▶ Task data
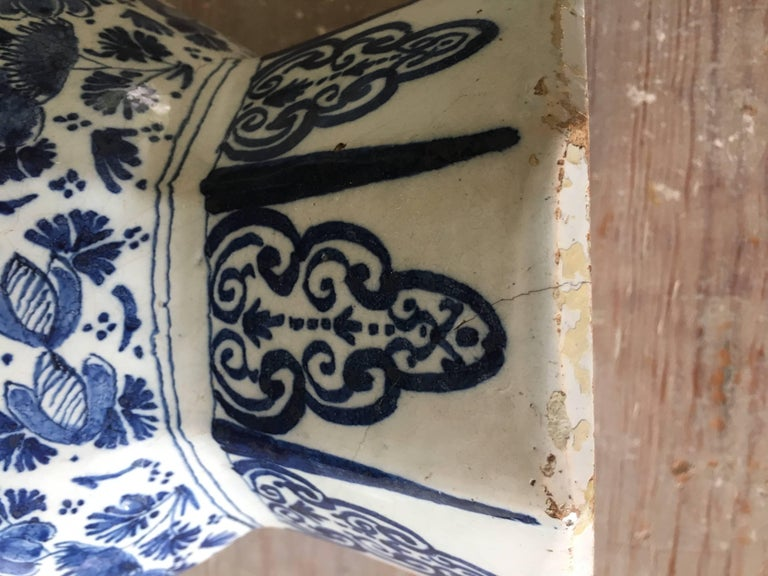 18th Century Dutch Delft Vase For Sale 2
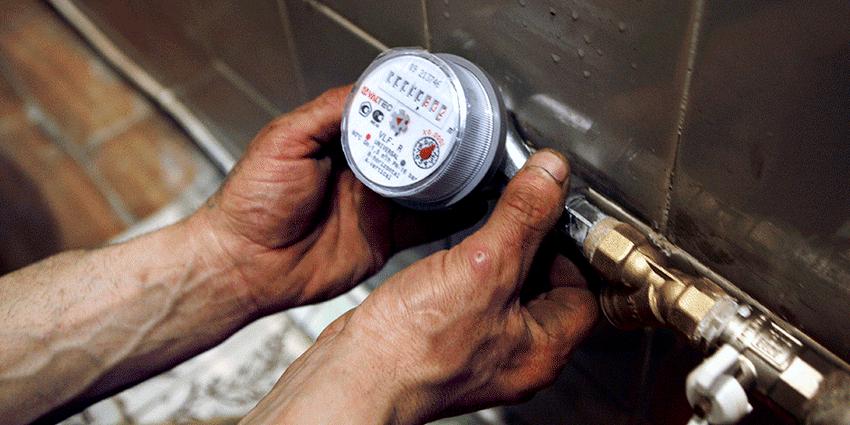 Самый простой способ сэкономить – поставить счетчики для воды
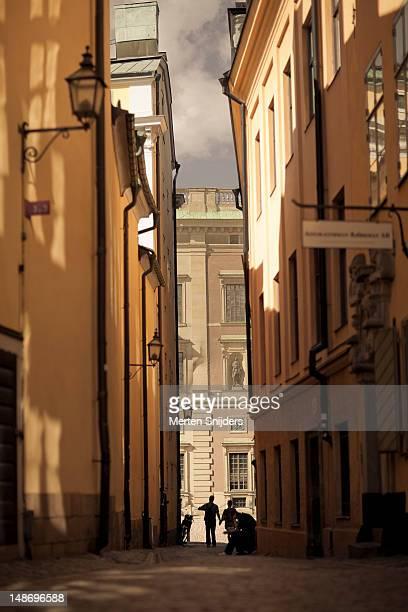 looking down svartmangatan, with stockholm stock exchange building in the background. - merten snijders stockfoto's en -beelden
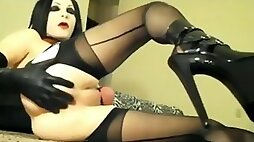 Goth Shemale Webcam Show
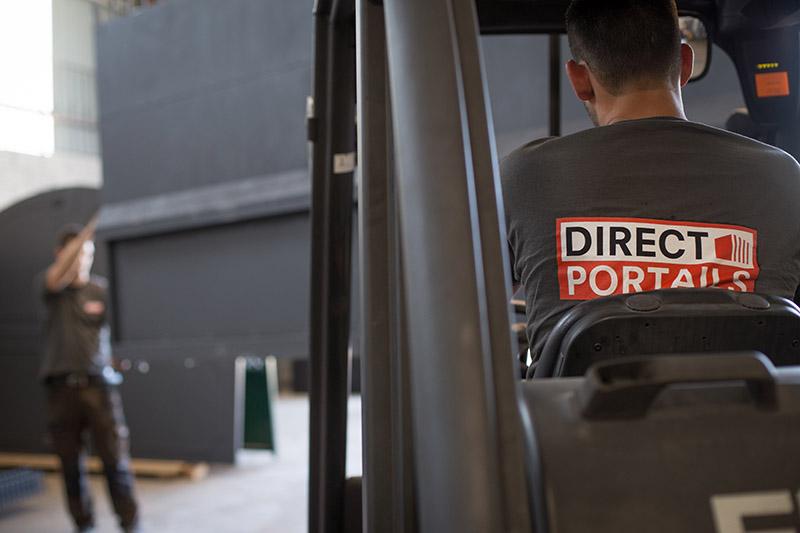 Préparation colis livraison portail fer assurée et protégée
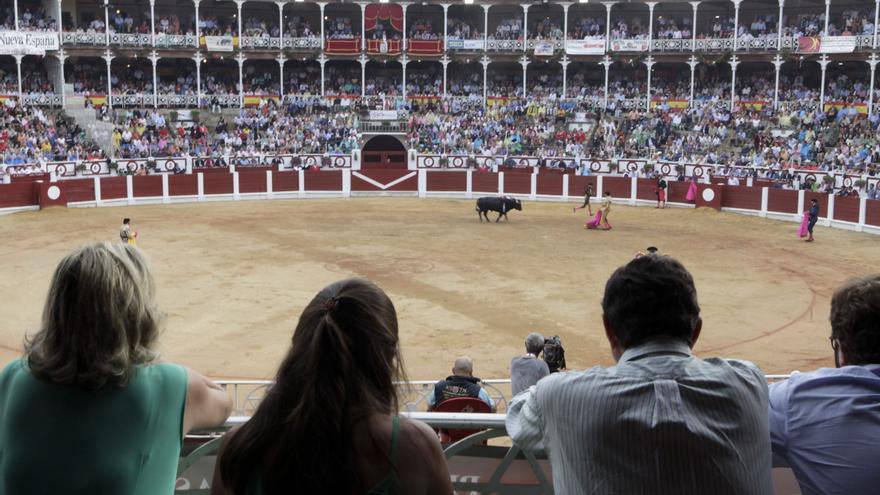 Zúñiga plantea de tres a seis festejos este año en El Bibio en función de las restricciones sanitarias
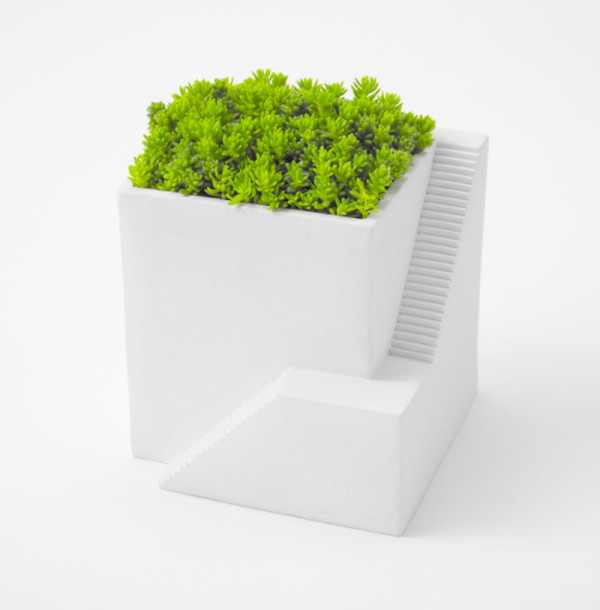 Create your own growing miniature villages with these brilliant little planters.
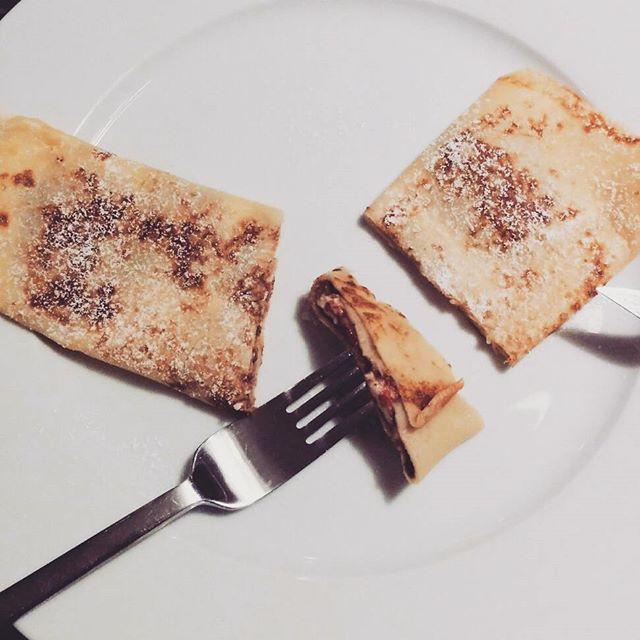 Crêpes mit Kinderschokolade und Yogurette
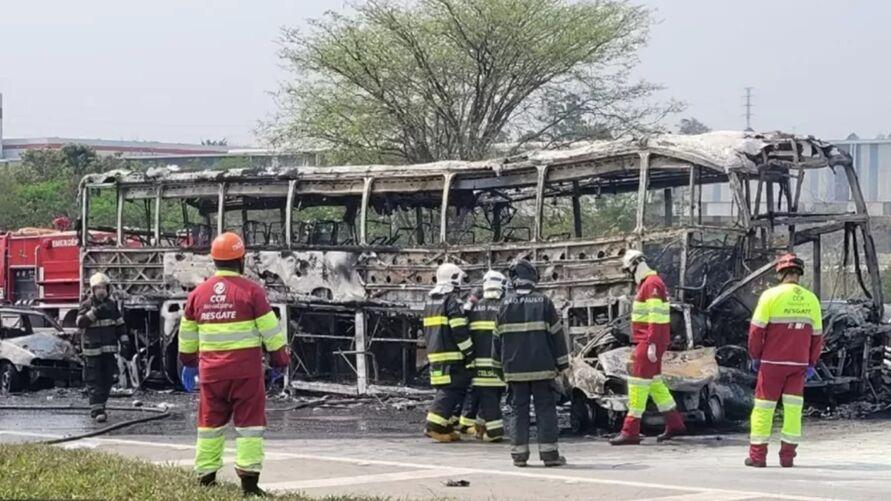 Ônibus pegou fogo após acidente na via Dutra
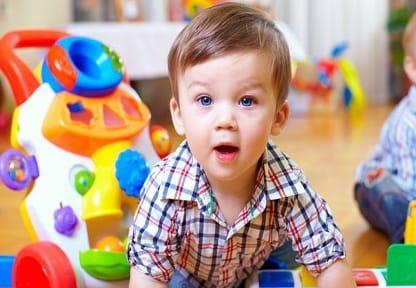 como escolher brinquedo segunda a idade etária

▶ Your goal
Type the listing out again word for word, passing over each picture.

▶ Your solution
 18th Century Dutch Delft Vase For Sale 2
 Самый простой способ сэкономить – поставить счетчики для воды
 looking down svartmangatan, with stockholm stock exchange building in the background. - merten snijders stockfoto's en -beelden
 Goth Shemale Webcam Show
 Préparation colis livraison portail fer assurée et protégée
 Zúñiga plantea de tres a seis festejos este año en El Bibio en función de las restricciones sanitarias
 Create your own growing miniature villages with these brilliant little planters.
 Crêpes mit Kinderschokolade und Yogurette
 Ônibus pegou fogo após acidente na via Dutra
 como escolher brinquedo segunda a idade etária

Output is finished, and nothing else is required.